英米を中心に現代から古典まで、海外の作品を英語で読み、論評をくわえるブログです

Yiyun Li の “A Thousand Years of Good Prayers”(2)

 え、あんた、まだこれを読んでなかったんですか、という声が聞こえてきそうですね。まことにお恥ずかしい次第だが、ほかにも読み洩らしている名作傑作は山ほどあり、これから少しずつ遅れを取り戻していくしかない。
 さて、Yiyun Li の作品を読むのは "Gold Boy, Emerald Girl"(2010)以来2冊目。同書は2011年のフランク・オコナー国際短編小説賞の候補作である。このときの受賞作は Edna O'Brien の "Saints and Sinners"(2011)だったが、ぼくの評価は☆☆☆★★。昔のレビューを読み返しても、どんな話が収録されていたかサッパリ思い出せない。
 ところが、"Gold Boy, Emerald Girl" のほうは☆☆☆★★★。「現代中国の市井の人々の哀歓を静かな筆致で描いた好短編集」で、こちらは中身もうっすら憶えている。ちなみに、同じく候補作だった Alexander MacLeod の "Light Lifting"(2010)は☆☆☆☆。たぶん好みの違いでしょうね。
 フランク・オコナー賞は、残念ながら2015年をもって廃止されてしまったが、ぼくは全11冊の受賞作のうち、今回の Yiyun Li 作品で8冊読んだことになる。わりとまめに追いかけているように見えるが、じつはそうでもない。2011年当時は、へえ、フランク・オコナー賞って文学賞があるんだ、というくらいの認識しかなかった。
 だから、Yiyun Li の存在も "Gold Boy, Emerald Girl" で初めて知った。第1回の受賞作が "A Thousand Years of Good Prayers" だという知識も得たが、どうやらかなり有名な作品らしい。じゃ、あとまわし! という持ち前のへそ曲がりで7年間も書棚のお飾り。

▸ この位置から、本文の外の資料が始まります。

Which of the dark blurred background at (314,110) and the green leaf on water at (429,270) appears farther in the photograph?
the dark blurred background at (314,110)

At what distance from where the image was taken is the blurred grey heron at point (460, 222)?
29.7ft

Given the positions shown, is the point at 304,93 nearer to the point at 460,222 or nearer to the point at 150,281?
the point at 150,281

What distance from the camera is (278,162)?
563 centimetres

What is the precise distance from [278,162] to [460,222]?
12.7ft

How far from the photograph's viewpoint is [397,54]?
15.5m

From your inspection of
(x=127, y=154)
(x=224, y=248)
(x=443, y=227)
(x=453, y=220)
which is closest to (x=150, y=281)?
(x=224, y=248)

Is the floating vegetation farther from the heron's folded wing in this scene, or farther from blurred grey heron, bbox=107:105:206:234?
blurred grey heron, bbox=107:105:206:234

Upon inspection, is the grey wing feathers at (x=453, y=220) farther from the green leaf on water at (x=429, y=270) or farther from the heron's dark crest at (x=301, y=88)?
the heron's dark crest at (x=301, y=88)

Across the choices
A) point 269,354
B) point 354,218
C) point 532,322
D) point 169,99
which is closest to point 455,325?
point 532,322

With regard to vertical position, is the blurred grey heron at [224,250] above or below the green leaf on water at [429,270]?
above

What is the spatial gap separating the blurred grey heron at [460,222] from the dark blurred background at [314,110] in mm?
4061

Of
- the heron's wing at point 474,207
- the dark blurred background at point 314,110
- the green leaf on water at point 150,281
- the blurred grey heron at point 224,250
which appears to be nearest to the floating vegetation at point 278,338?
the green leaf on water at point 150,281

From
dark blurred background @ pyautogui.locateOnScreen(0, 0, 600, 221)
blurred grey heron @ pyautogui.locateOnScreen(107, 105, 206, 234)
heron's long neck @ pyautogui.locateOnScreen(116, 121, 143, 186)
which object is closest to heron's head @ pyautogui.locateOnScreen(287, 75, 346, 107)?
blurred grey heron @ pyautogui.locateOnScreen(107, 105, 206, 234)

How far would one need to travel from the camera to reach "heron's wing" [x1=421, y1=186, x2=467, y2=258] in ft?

数十年の積ん読本もあるので、これでもまだ早く片づけたほうだ。
 ぼくは知らなかったが、先ほど Wiki を調べると、第4話 "The Princess of Nebraska"(☆☆☆★★★)は同名タイトルで表題作(☆☆☆☆)と併せて映画化され、脚本を書いたのは Li 自身だとか。2話ともぼくの評価は高かったから、珍しく世評と一致したことになる。
 ほかに気に入ったのは、レビューで粗筋にふれた第5話 "Love in the Marketplace" と第8話 "Death Is Not a Bad Joke" で、どちらも☆☆☆★★。平均して☆☆☆★★という採点は世評より辛いはずだ。
 ぼく自身の好みが変わったのかもしれない。"Gold Boy, Emerald Girl" を読んだころのほうが、素直に小説を楽しんでいたような気がする。あ、それを言うなら、学生時代のほうがずっと素直でしたね。